The effective nonlinear coefficient distributions of arbitrary directions, YZ principal plane and the collinear type-II (fs-f) THG, LBO, λ₀ = 1053nm. a Near-axis, off-axis and collinear; b Near-axis and collinear; c Off-axis and collinear; d Front view; e Left view; f Top view

Table 1 represents the partial results of the GD method for solving the THG phase matching in arbitrary directions for LBO crystals at 1053 nm: phase matching angles, angles of three-wave vectors and effective nonlinear coefficients. The phase matching consists of Type-I and Type-II, each type including near-axis and off-axis. One set of phase matching solutions consists of the polarization and direction angles of three wave vectors, including six angles \(\theta_{1} ,\theta_{2} ,\theta_{3} ,\varphi_{1} ,\varphi_{2} ,\varphi_{3}\).

Table 1 Partial results of the GD method for solving THG phase matching in arbitrary direction at λ₁ = 1.053 μm for LBO crystal

4 Conclusion

In this paper, we propose and derive a model for arbitrary direction phase matching, and successfully implement phase matching calculations based on the GD algorithm. For 1053nm THG in LBO crystal, including three subcategories: collinear, noncollinear in the XY and YZ principal planes, and noncollinear in arbitrary directions. It can be further divided into two subcategories: type-I (ss-f) and type-II (fs-f). For collinear and principal planes noncollinear THG phase matching, we compared our GD method with traditional analytical and exhaustive search methods, and the computed results exhibited a high degree of consistency. Furthermore, we obtained the distribution of phase matching angles and effective nonlinear coefficients for arbitrary direction noncollinear THG. We found that the collinear and principal planes phase matching curves constitute the outline of the distribution for arbitrary direction phase matching.
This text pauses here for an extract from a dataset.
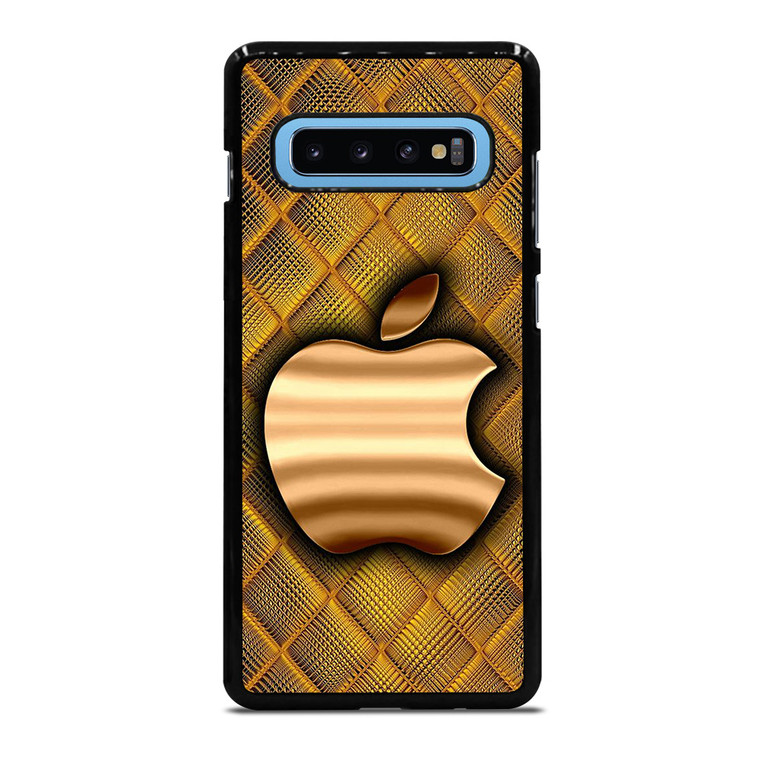 IPHONE APPLE GOLD Samsung Galaxy S10 Plus Case Cover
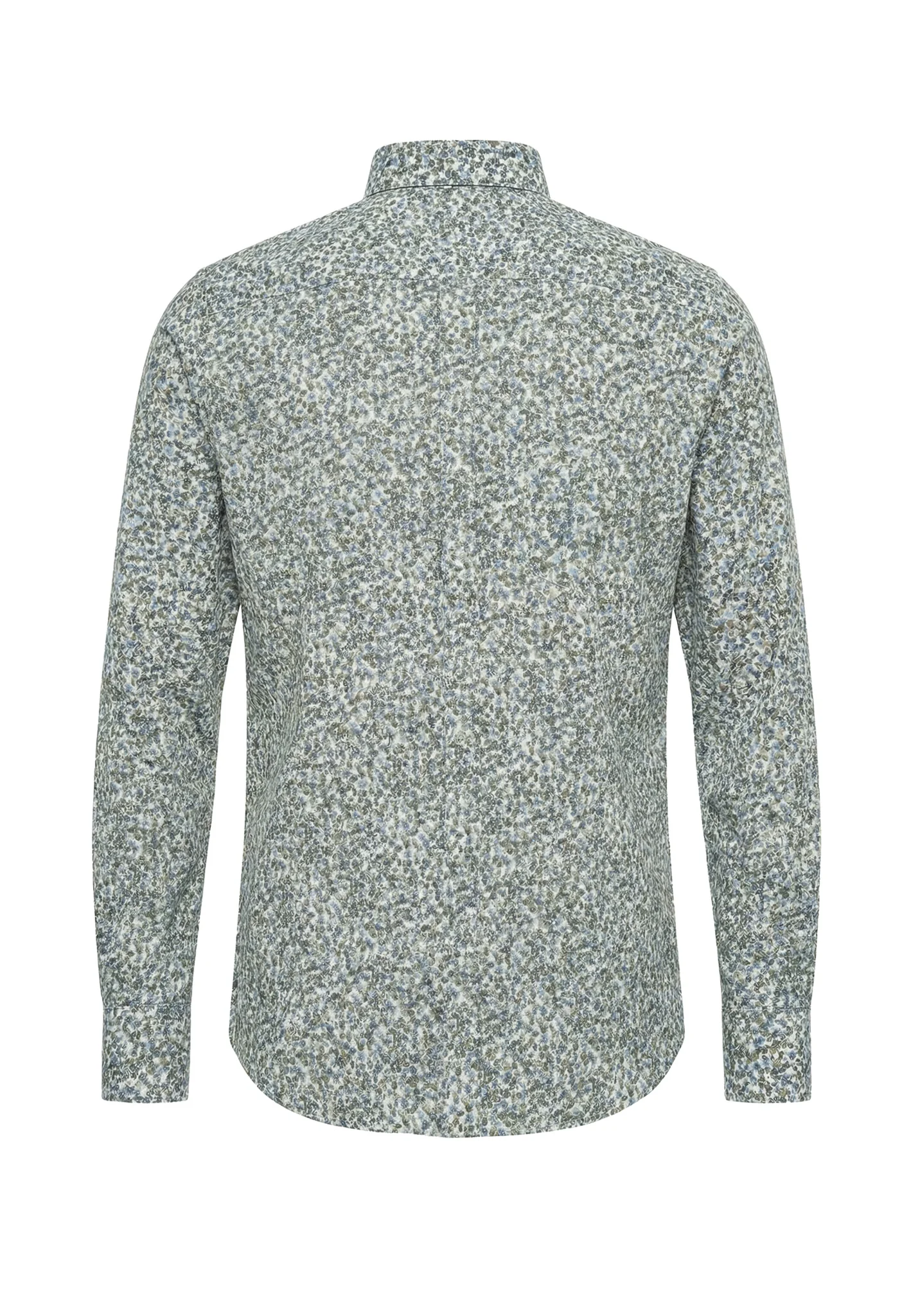 Hemd aus Baumwolle mit floralem Allover-Print und Button-Down-Kragen - Image 10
The phase matching angles exhibit approximate symmetry around both θ = 90° and φ = 90°, and the near-axis and off-axis are approximately symmetric about θ = 90°. The effective nonlinear coefficients of the near-axis and off-axis are approximately centrosymmetric about (90°, 90°, 0). Besides, type-I possesses larger nonlinear coefficients and noncollinear angles compared to type-II. It has the largest nonlinear coefficient at collinear structure, while the angle γ is greater than 8° as the effective nonlinear coefficient approaches its maximum value.
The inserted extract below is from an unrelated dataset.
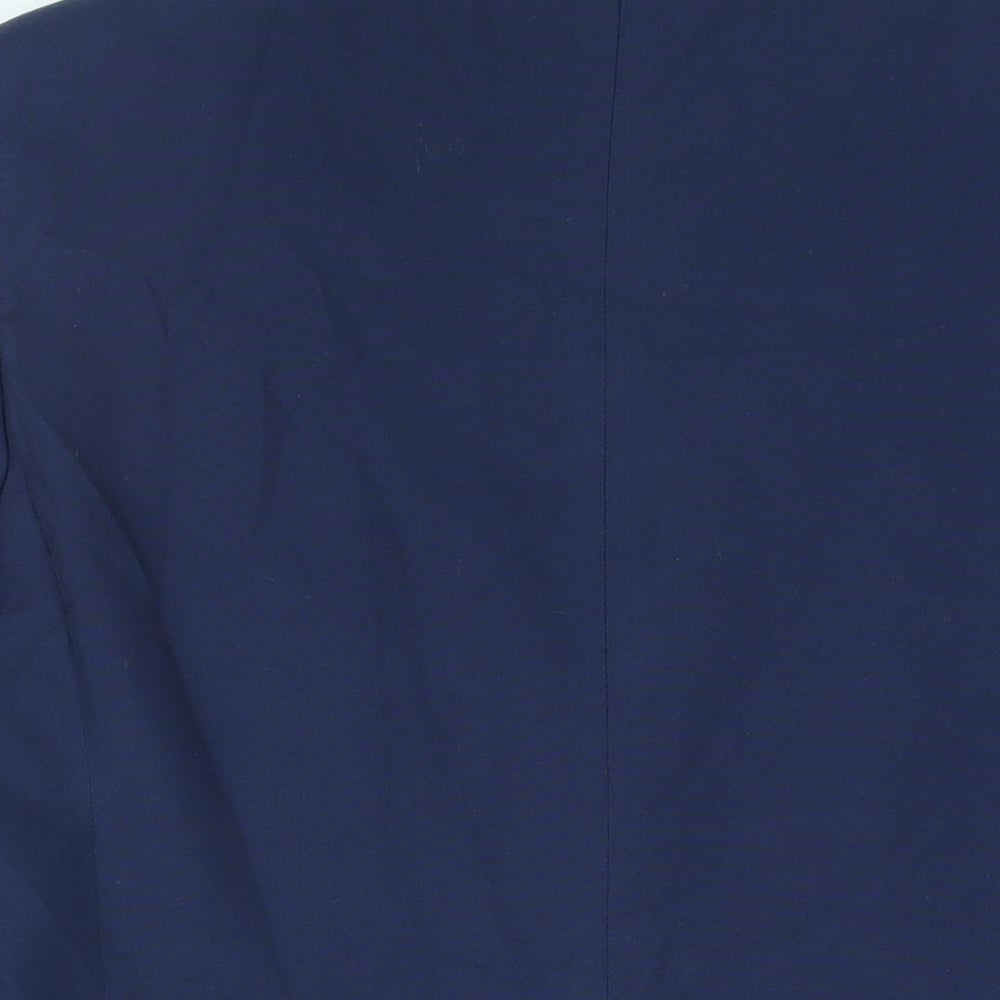 Mens UK Size 42 NEXT Regular Blue Suit Jacket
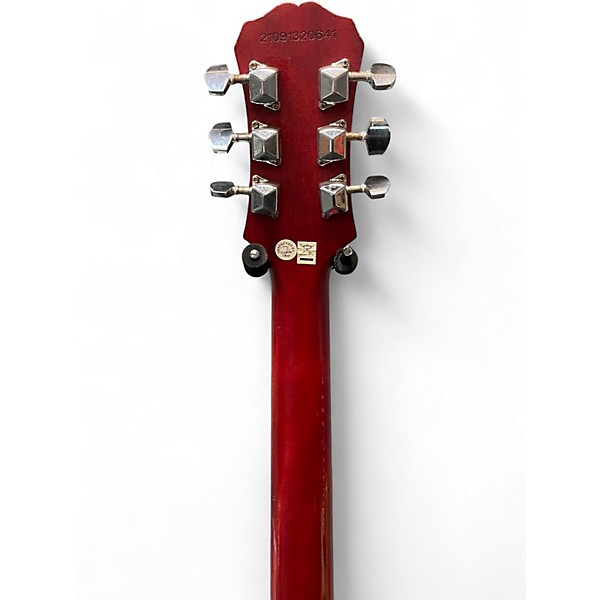 Used Epiphone Les Paul Special I Cherry Solid Body Electric Guitar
Our method proves to be versatile for laser frequency conversion as arbitrary directions phase matching presents a more extensive range of solutions compared to collinear and noncollinear in principal plane phase matching. The phase matching of various types of both uniaxial and biaxial crystals can be calculated by our GD method. Not only 1053 nm wavelength, but other wavelengths can be applied as well. It could provide a higher conversion efficiency for SFG and DFG [2], a broader gain bandwidth for OPA and OPO [1, 4], a higher resolution and a larger temporal window for third-order auto-correlator [27].